A Story Based On My Dream From Yesterday
"The Fall of Flags"
I had the strangest dream last night.
It began with the sound of wind rushing past my ears, a howling that seemed to swallow all other noises. I was falling—no, tumbling—through the sky, my body weightless, as though the world itself was tipping sideways. Below me, the vast expanse of blue stretched infinitely. The sky, a soft, faded cerulean, blurred with every spin, until my vision was lost in a dizzying swirl of motion.

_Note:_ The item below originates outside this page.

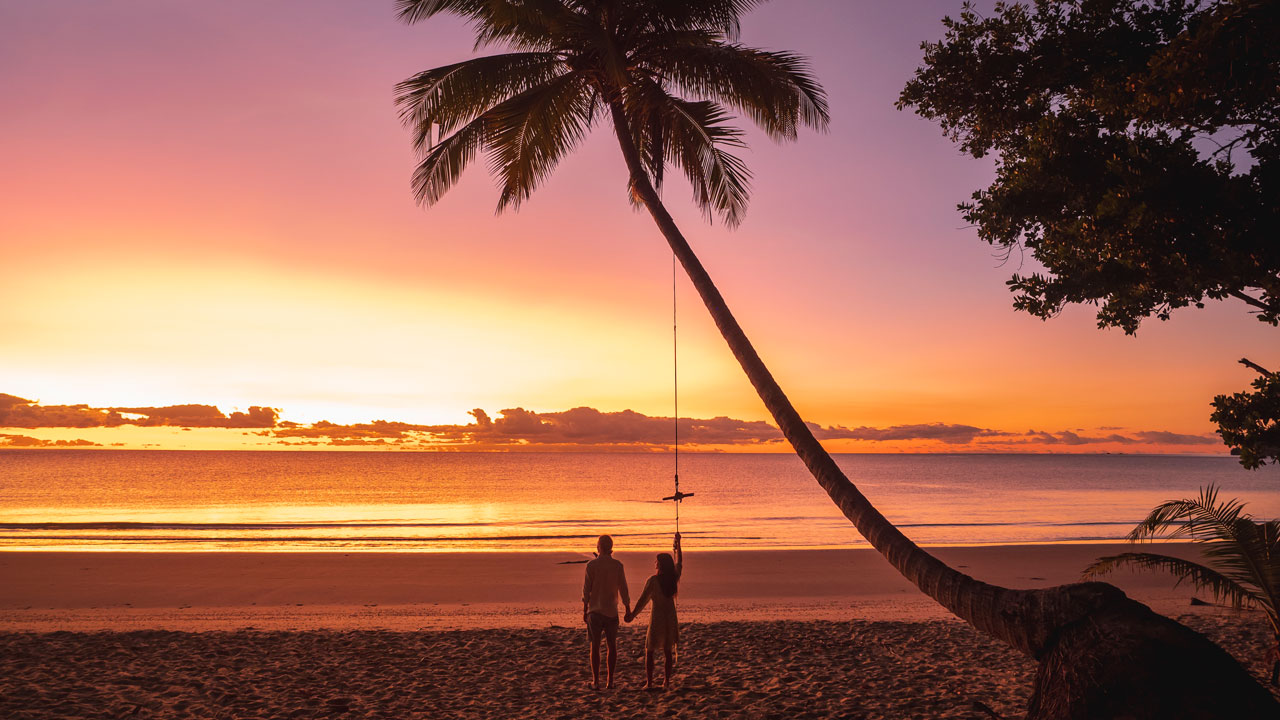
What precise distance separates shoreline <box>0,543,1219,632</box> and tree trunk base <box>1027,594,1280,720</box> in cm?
739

Clutched in my arms was a box—nothing special at first glance, but its contents… that's what mattered. A box full of flags. I didn't know how or why I had it, but I knew it was important. The flags were vibrant, their colors sharp against the endless backdrop of sky. Red. Gold. Blue. Green. They fluttered with the wind as if they were alive, straining to escape the box, begging for freedom.

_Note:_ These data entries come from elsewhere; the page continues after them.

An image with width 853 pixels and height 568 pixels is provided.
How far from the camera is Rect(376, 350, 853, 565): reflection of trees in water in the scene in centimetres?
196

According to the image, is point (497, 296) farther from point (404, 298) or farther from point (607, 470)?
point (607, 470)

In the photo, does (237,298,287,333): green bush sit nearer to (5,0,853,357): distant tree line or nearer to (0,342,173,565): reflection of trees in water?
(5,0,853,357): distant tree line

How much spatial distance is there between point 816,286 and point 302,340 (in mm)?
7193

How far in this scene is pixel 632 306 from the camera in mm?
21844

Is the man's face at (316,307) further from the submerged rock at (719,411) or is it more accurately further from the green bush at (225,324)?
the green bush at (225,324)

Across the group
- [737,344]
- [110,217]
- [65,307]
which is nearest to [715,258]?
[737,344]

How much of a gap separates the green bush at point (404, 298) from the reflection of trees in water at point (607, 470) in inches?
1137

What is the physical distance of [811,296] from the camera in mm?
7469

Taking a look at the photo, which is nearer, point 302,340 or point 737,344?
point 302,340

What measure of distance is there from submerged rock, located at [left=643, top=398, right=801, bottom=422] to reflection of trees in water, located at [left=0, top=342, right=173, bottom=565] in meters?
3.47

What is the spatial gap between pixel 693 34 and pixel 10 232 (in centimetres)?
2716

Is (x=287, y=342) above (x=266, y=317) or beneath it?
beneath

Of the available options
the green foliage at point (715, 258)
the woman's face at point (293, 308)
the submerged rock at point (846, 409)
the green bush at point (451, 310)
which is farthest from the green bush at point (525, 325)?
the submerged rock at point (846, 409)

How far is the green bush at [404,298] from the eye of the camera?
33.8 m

I reached for the lid, a slow-motion hesitation in my mind, but something stopped me. The box burst open of its own accord, scattering the flags into the wind. They flew out in every direction, swirling in the air like a rainbow caught in a storm. I could hear their soft, fabric whispers as they sailed away from me, fluttering, fluttering, until they were just dots on the horizon, lost to the wind.
The world spun faster. My stomach churned. The flags—beautiful, now-so-distant—were falling. And I, still falling, was bound to follow them. My fingers grasped for the box, but it was gone now, disappeared in the flurry of color. Instead, I reached out toward the ocean below.
I could see the water now, vast and endless, a mirror of the sky, the same color as the flags. But it wasn’t calm. No, the ocean was alive, churning with energy. Waves rose like mountains, crashing down with a thunderous roar, and I realized that the very sea was pulling me in, dragging me down with every inch I descended. The flags, scattered far below, had already begun to vanish into the foam.
The impact was inevitable. There was no slowing down, no way to change the course. I hit the water with a shock that jolted my bones, the coldness of the sea shocking me awake, but only for a moment. The water swallowed me whole, pulling me deeper and deeper.
And then it became… still.
There was no panic. No fear. Just a weightless sensation, as if the ocean had accepted me into its vast embrace. Around me, the flags drifted by, their colors muted in the deep water. Some were tangled in the waves, while others floated downward, sinking like memories to the ocean floor. I tried to reach for them, but my limbs moved with a sluggishness that made no sense—like I was no longer entirely a part of this world.
As the water closed over me, I could hear faint whispers. Soft, like a lullaby, but distorted, as though coming from far, far away. The flags, now completely scattered, were fading into the distance, the last trace of color melting into the deep.
I let myself sink.
And in the quiet, I felt something else—a connection to the ocean. To the flags. To the fall itself. A feeling, as strange as it was peaceful, washed over me. That I had never truly been falling at all. Perhaps I had been floating all along.
The dream ended with a final, slow exhale of breath. My body was suspended in the water, suspended in time, as if I had become a part of the sea itself.
And just before I woke, I could have sworn I saw one last flag—dipping low into the ocean’s depths, carrying with it a secret that only the waves would ever understand.